DATASET >>
════════
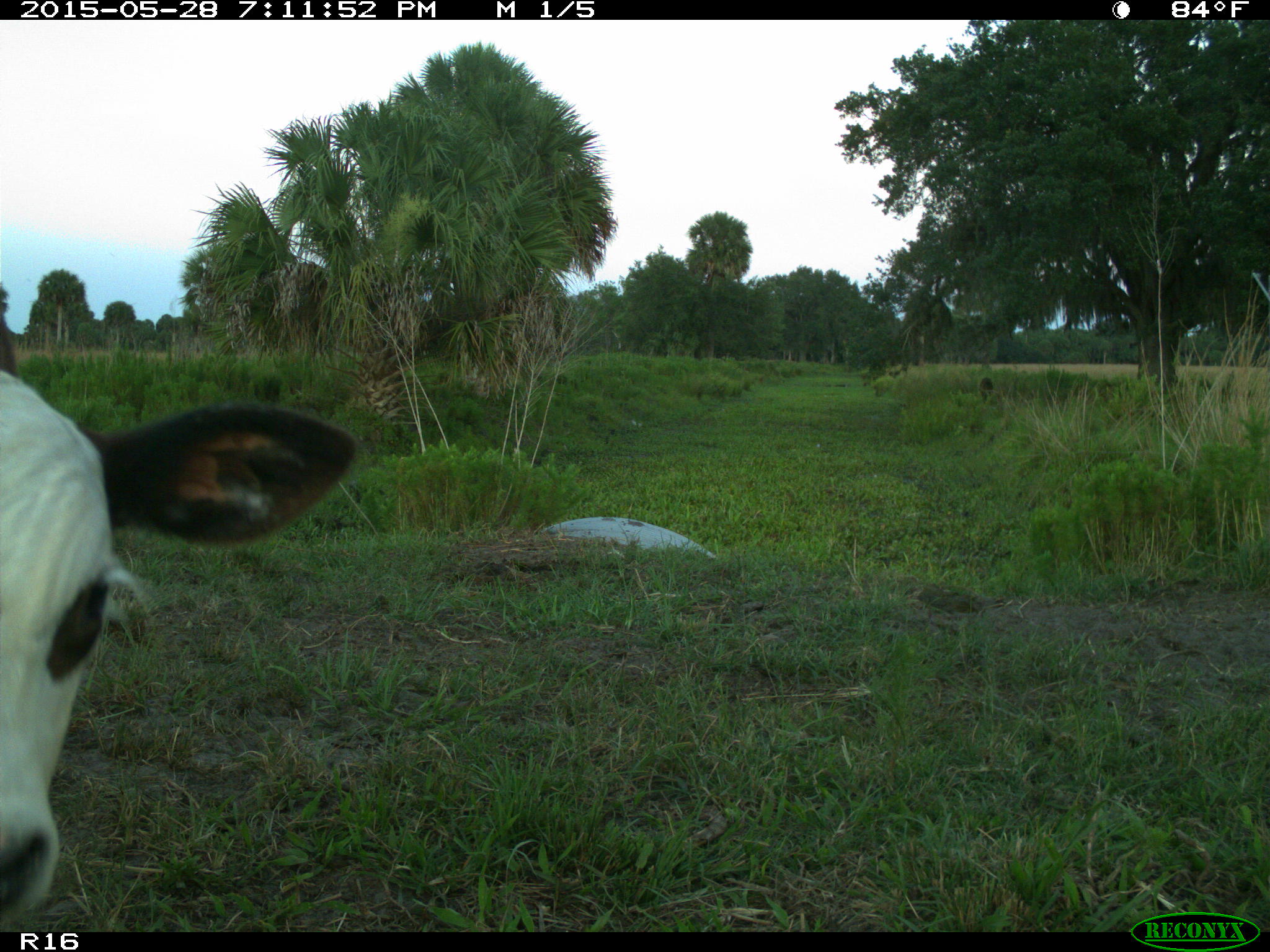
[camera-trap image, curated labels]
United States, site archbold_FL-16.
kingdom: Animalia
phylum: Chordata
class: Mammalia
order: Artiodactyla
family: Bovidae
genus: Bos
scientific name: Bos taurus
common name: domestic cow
════════
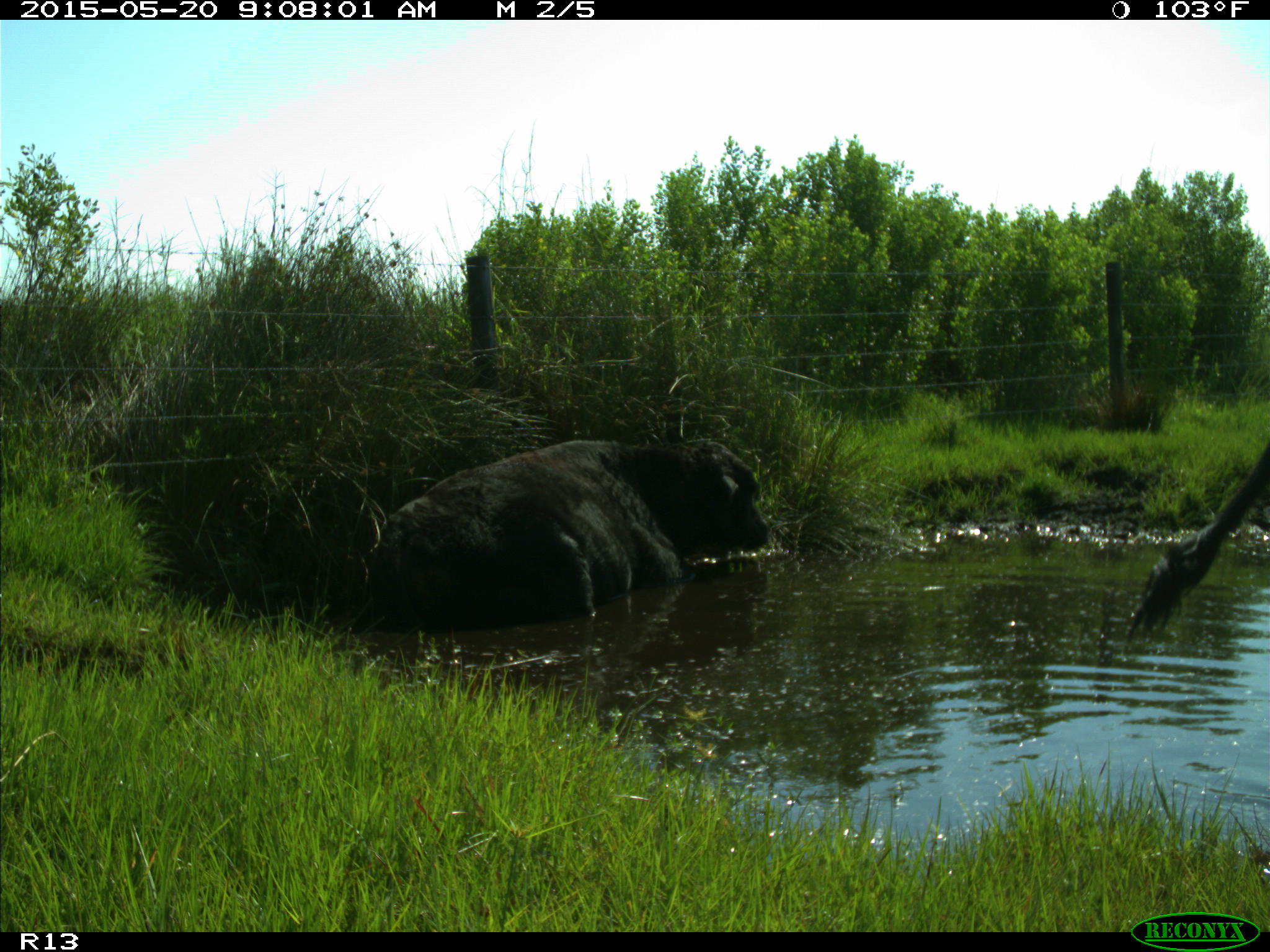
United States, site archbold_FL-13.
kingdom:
════════
WHAT YOU HAVE TO DO >> A word-for-word copy of the lines above from the one with "phylum: Chordata" through the one with "common name: domestic cow", inclusive, is the only output wanted.

WRITTEN SOLUTION >>
phylum: Chordata
class: Mammalia
order: Artiodactyla
family: Bovidae
genus: Bos
scientific name: Bos taurus
common name: domestic cow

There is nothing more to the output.